A implantação de geoprocessamento não é inacessível aos municípios. Deve ser vista não como uma despesa, mas como um investimento do município em produção de informação que gerará, por sua vez, um retorno bastante rápido em termos de receitas e de políticas públicas.

Os programas de computador para geoprocessamento podem funcionar em microcomputadores e, exceto em aplicações muito volumosas ou complexas, podem utilizar equipamentos comuns. O custo dos programas não é muito diferente do custo de outros softwares. É possível treinar pessoal da própria prefeitura para utilizá-los. Também há empresas no mercado que podem realizar projetos mais intensivos, de curta duração. O ponto mais custoso é o levantamento cadastral (aerofotogrametria e digitalização de imagens). Existem várias possibilidades de graus de resolução, escala e detalhe, com diferentes estimativas de custo. O ideal é dispor de um levantamento aerofotogramétrico para a zona urbana em escala 1:8.000 (custo de cerca de R$ 450/km2) e para a zona rural em escala 1:30.000 (R$ 100,00/km2).

A partir do vôo é possível comprar ampliações das áreas prioritárias (R$ 250 p/km2); restituir a área urbana em mapa desenhado (1:2000) e meio magnético a um custo entre R$ 4.500 e R$ 10.000/km2 (neste caso, incluindo construções, arborização, mobiliário, etc.); reconstituir a zona rural em mapa de traços 1:10.000 desenhado e meio magnético (R$ 1.100/km2); e reconstituir a zona rural em orto-foto carta (arquivo imagem) a 500 por km2. Também é possível comprar uma imagem satélite (R$ 2.500), que pode ser interpretada e ampliada até uma escala máxima de 1:50.000.

Recentemente, o BNDES lançou uma linha de financiamento destinada à ampliação da capacidade tributária de municípios que pode ser utilizada para a revisão da base cadastral.

RESULTADOS

O geoprocessamento é um investimento com alta taxa de retorno para a prefeitura.
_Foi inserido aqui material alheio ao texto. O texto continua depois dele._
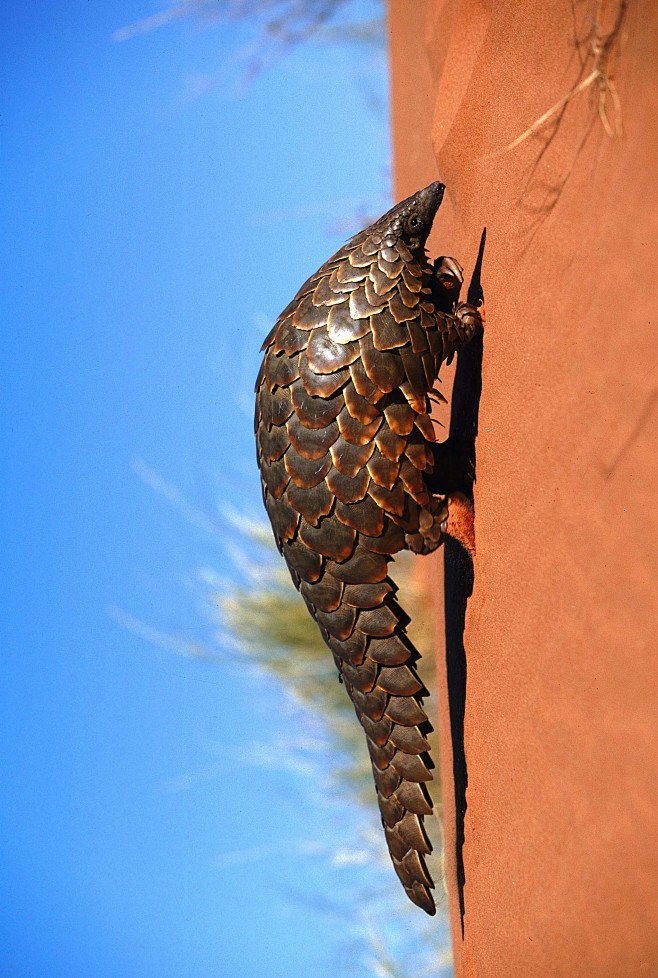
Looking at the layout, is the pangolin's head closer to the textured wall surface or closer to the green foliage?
the textured wall surface

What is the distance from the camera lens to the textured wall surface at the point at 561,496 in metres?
1.55

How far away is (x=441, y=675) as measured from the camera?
323 centimetres

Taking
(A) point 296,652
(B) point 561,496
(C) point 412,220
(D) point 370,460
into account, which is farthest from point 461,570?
(A) point 296,652

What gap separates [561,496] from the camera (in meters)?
1.87

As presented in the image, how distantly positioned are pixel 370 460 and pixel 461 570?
1.98ft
Do ponto de vista financeiro, em geral a implantação do geoprocessamento e a atualização da base cadastral a ele associada trazem aumento da arrecadação da prefeitura. Além dos benefícios financeiros, o geoprocessamento funciona como uma ferramenta de aumento da eficiência e da eficácia das ações da prefeitura. Aumenta a eficiência ao permitir decisões mais rápidas e facilitar o processamento de informaçòes. Ao elevar o acervo de informações disponíveis para o governo municipal tomar decisões, o uso do geoprocessamento aumenta a capacidade operativa da prefeitura, em termos de tempos de intervenção e em termos de qualidade das decisões. Os dirigentes e técnicos passam a dispor de mais conhecimentos sobre o município. Traz maior eficácia por permitir uma profundidade de análise que normalmente não é possível com as ferramentas tradicionais. Também permite o desenho mais adequado de políticas públicas, proporcionando melhor qualidade de gestão.
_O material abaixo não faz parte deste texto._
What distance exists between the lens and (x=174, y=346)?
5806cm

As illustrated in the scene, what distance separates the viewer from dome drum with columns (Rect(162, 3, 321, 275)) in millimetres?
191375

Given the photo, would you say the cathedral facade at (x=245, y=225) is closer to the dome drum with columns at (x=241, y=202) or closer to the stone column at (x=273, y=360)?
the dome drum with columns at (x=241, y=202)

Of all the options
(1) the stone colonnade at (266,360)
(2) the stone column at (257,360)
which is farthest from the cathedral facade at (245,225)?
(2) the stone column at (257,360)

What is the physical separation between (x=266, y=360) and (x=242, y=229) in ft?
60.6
Levando o uso de informações a um patamar superior, o impacto não ocorre somente no seu uso direto. Passa a haver uma exigência maior de informações de qualidade, motivada pelas próprias aplicações que vão sendo implantadas e podem ser constantemente aperfeiçoadas.


* Publicado originalmente como DICAS nº 94 em 1997.Dicas é um boletim voltado para dirigentes municipais (prefeitos, secretários, vereadores) e lideranças sociais. Atualmente, seu acervo está publicado no site do Instituto Pólis.